Startups Stack Exchange Archive

How to get clients for Hosting Business?

I started my web hosting business 2 months back and as an introductory offer I offered free trials to various peoples from several forums and networks. They signed up but after few days they either canceled the account or became inactive. What might be the reason? How can I figure out what problem is? Can somebody tell me ways to attract users?

My website is hostingfever.

Answer 1610

Hosting is competitive and mature, and switching hosts is a hassle. That’s punishing for a small start-up.

At the moment, you’ll find plenty of hosts targeting niches, investing in features that improve the user experience for specific areas. So search for “Wordpress hosting” or “Rails hosting” and you’ll find hosts that have dug deep into those communities.

So your quest is to find a niche where the major hosts don’t have a great story, where smaller players haven’t pushed far up the value curve, and where you can find specialist forums where target customers gather, and search terms that aren’t commanding sky-high PPC rates. Find out what people want but can’t find, and distil that down to a feasible MVP.

Are there opportunities? Probably.
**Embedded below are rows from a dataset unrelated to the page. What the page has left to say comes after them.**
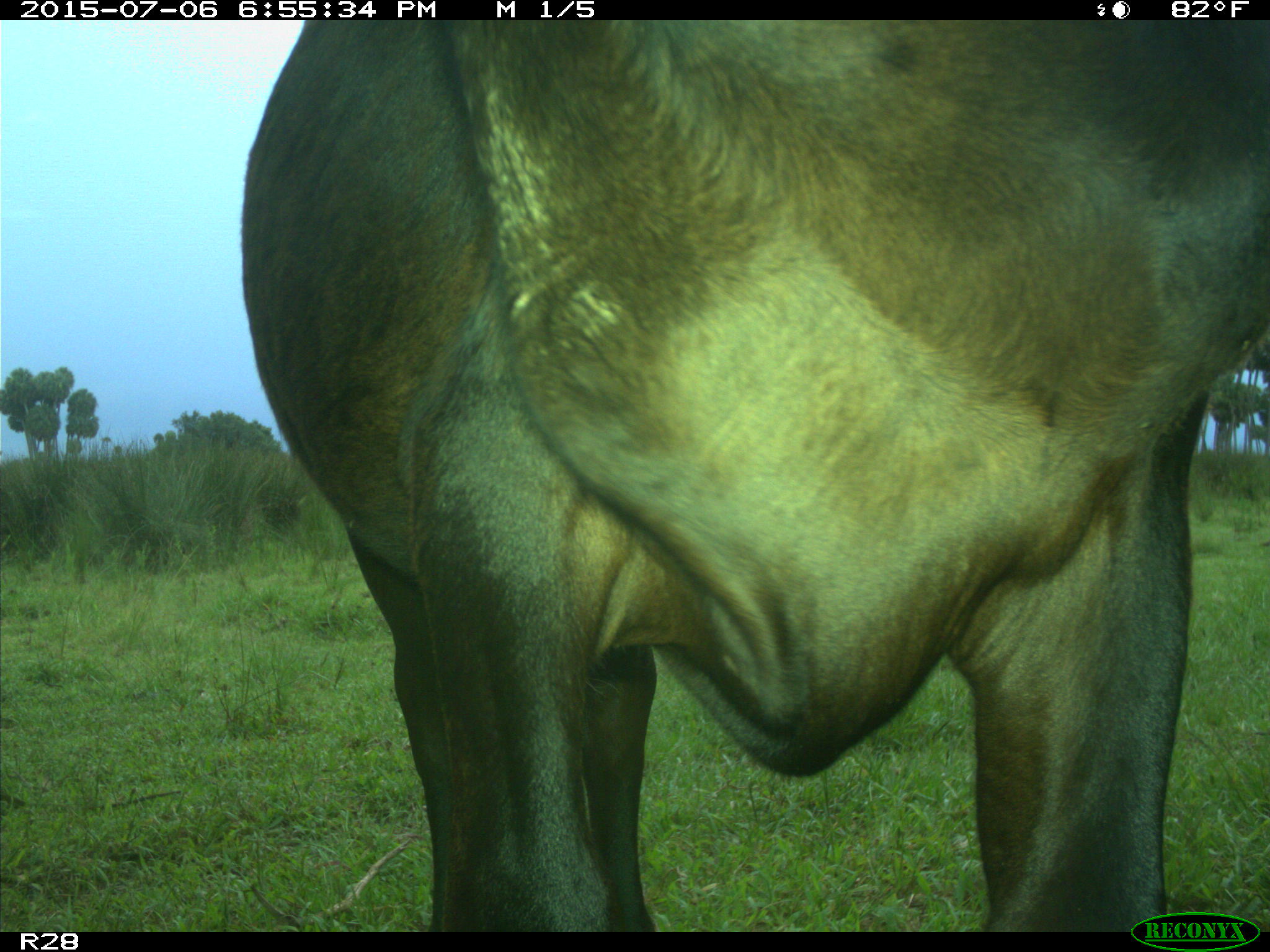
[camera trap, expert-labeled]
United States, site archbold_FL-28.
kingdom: Animalia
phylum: Chordata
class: Mammalia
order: Artiodactyla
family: Bovidae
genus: Bos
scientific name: Bos taurus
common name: domestic cow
But when every host out there offers deep discounting and reseller plans, you can bet you will have to work hard to find, develop and grow them.

Answer 1604

Hosting is a tough business to get into. I don’t think I would trust a host who hasn’t been around for at least a year or two.

Some reasons they might not have continued could be that you didn’t offer particular services, they preferred another dashboard or they did more research and found out you’re relatively new in the industry and wanted an more established provider.
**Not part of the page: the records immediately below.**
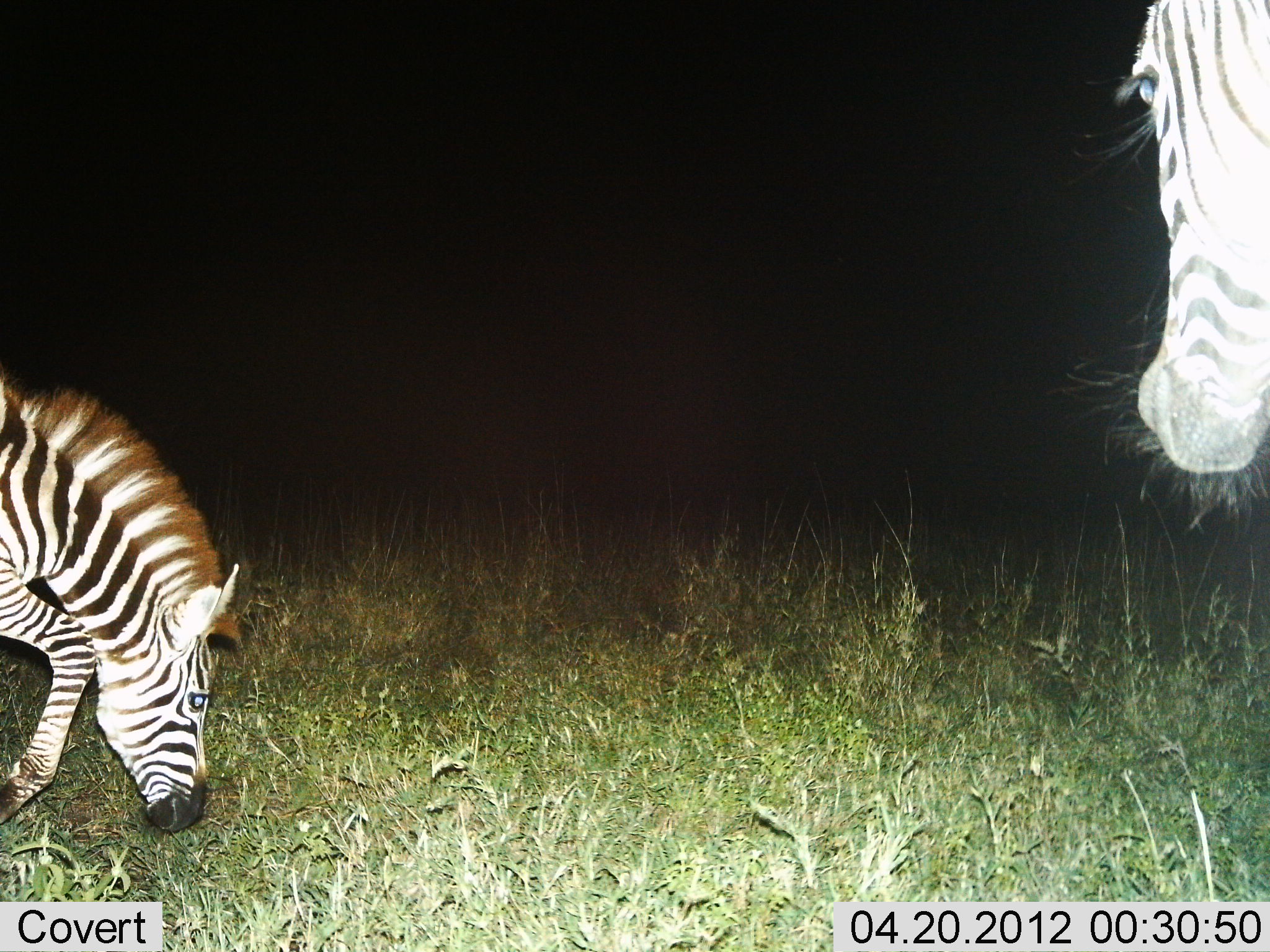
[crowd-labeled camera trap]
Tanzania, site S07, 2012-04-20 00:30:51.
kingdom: Animalia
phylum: Chordata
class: Mammalia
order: Perissodactyla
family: Equidae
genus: Equus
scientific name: Equus quagga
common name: plains zebra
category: zebra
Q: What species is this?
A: Zebra (plains zebra) (Equus quagga).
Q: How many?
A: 2.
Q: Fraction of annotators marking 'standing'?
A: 68%.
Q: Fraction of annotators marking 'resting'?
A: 3%.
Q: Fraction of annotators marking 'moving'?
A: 19%.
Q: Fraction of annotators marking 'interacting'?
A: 0%.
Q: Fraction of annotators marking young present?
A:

But… Why not ask them? If you are allowed to send them a question or two about your service, maybe along with an offer for another free month they might give you some great feedback!
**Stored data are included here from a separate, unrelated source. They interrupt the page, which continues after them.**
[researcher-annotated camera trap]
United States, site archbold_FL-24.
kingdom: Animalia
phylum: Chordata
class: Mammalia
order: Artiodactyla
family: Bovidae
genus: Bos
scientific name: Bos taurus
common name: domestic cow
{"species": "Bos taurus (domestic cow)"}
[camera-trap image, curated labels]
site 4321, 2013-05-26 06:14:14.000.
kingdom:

You could also attract users through adds or good content for specialized hosting niches. I would say WordPress again here but now lots of companies are interested in doing that so you might do something weird like hosting single pages html at a competitive price. Again, these are just ideas because you’ll have to decide what you are good at and what people will pay for. You could also start aiming for very new customers who have less knowledge of the industry and will not care about the difference between you and someone else.

Answer 1883

Opening a hosting company now is not a lot different from opening a sandwich shop. You’re competing against Amazon, Rackspace, 1 and 1, godaddy and thousands more. If you had a new sandwich shop you’d be competing against Subway and Quiznos as well as regional players and even local unique stores that have been in business for a long time.

So you have to think about why you got into this business.

  1. Do you have unique access to a group of customers from your former career?
  2. Do you have some understanding of technology that is uncommon?
  3. Do you have some clever approach to solve the problem with advanced optimization?

Whatever the reasons are(it doesn’t matter what they are, only that you have them), you need to go find the people who will appreciate that. Some differentiators are generally non-starters. If you are for instance, only cheaper than the competition, then you have to recognize that you’re profit margin is so low you’re on the verge of having a rotten job instead of a business(I don’t mean this as fear mongering or negativity, just telling you to be aware of the big picture). Go back and revisit your value proposition until you have something relatively unique, or at least something unique enough to differentiate yourself from the mass market when you pitch your services. Seek out the people who appreciate your differentiators and sell directly to them one on one.

That being said, when you do get customers, ask them why they picked you. Also, try to turn your customers into mavens. Whatever it is that is making them pick you, give them the opportunity to celebrate your virtues. Give them the authority to offer people complementary services.


All content is licensed under CC BY-SA 3.0.